No motive has yet emerged for the brothers’ alleged actions. As of late Sunday, officials still couldn’t interrogate Dzhokhar Tsarnaev, who was drifting in and out of consciousness at Boston’s Beth Israel Deaconess Medical Center.
Law-enforcement officials trying to understand what happened in Boston are looking into whether Tamerlan Tsarnaev had taken a turn toward radical Islam. Among the things they are examining: a six-month trip he took last year to Dagestan, a republic in Russia’s south, bordering Chechnya.
A close examination of the Tsarnaev family shows that, over the past five years or so, the personal lives of the family members slipped into turmoil, according to interviews with the parents, relatives and friends. The upheaval in the household was driven, at least in part, by a growing interest in religion by both Tamerlan and his mother.

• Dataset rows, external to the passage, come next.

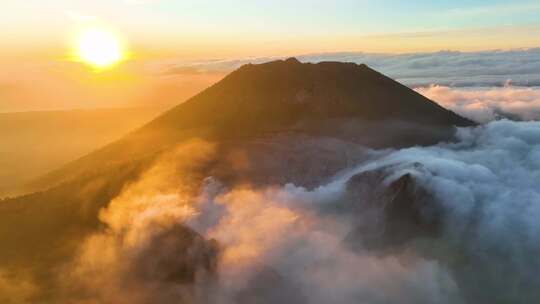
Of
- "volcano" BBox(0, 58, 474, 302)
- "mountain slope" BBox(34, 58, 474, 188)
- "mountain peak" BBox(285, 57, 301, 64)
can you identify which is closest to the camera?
"volcano" BBox(0, 58, 474, 302)

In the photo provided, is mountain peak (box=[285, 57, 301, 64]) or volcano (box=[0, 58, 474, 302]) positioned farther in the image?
mountain peak (box=[285, 57, 301, 64])

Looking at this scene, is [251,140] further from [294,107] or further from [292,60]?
[292,60]

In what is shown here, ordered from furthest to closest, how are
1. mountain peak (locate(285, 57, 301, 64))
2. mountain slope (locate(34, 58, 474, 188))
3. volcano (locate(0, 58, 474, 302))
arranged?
mountain peak (locate(285, 57, 301, 64))
mountain slope (locate(34, 58, 474, 188))
volcano (locate(0, 58, 474, 302))

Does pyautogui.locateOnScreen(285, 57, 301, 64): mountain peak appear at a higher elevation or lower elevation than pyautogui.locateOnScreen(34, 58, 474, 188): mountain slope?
higher

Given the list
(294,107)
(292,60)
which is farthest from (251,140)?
(292,60)

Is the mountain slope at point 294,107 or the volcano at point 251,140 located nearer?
the volcano at point 251,140

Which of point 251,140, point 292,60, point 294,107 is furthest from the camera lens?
point 292,60

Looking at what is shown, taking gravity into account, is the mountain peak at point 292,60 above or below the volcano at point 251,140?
above

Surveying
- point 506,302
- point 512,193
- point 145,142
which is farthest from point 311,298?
point 145,142

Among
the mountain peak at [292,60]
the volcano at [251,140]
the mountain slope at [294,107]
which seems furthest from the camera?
the mountain peak at [292,60]

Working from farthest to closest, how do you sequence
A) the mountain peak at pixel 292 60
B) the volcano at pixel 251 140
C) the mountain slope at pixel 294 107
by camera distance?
1. the mountain peak at pixel 292 60
2. the mountain slope at pixel 294 107
3. the volcano at pixel 251 140

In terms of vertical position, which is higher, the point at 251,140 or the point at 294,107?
the point at 294,107

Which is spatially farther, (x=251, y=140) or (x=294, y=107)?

Once known as a quiet teenager who aspired to be a boxer, Tamerlan Tsarnaev delved deeply into religion in recent years at the urging of his mother, who feared he was slipping into a life of marijuana, girls and alcohol. Tamerlan quit drinking and smoking, gave up boxing because he thought it was in opposition to his religion, and began pushing the rest of his family to pursue stricter ways, his mother recalled.
"You know how Islam has changed me," his mother, in an interview with The Wall Street Journal in Makhachkala, Dagestan, says he told her.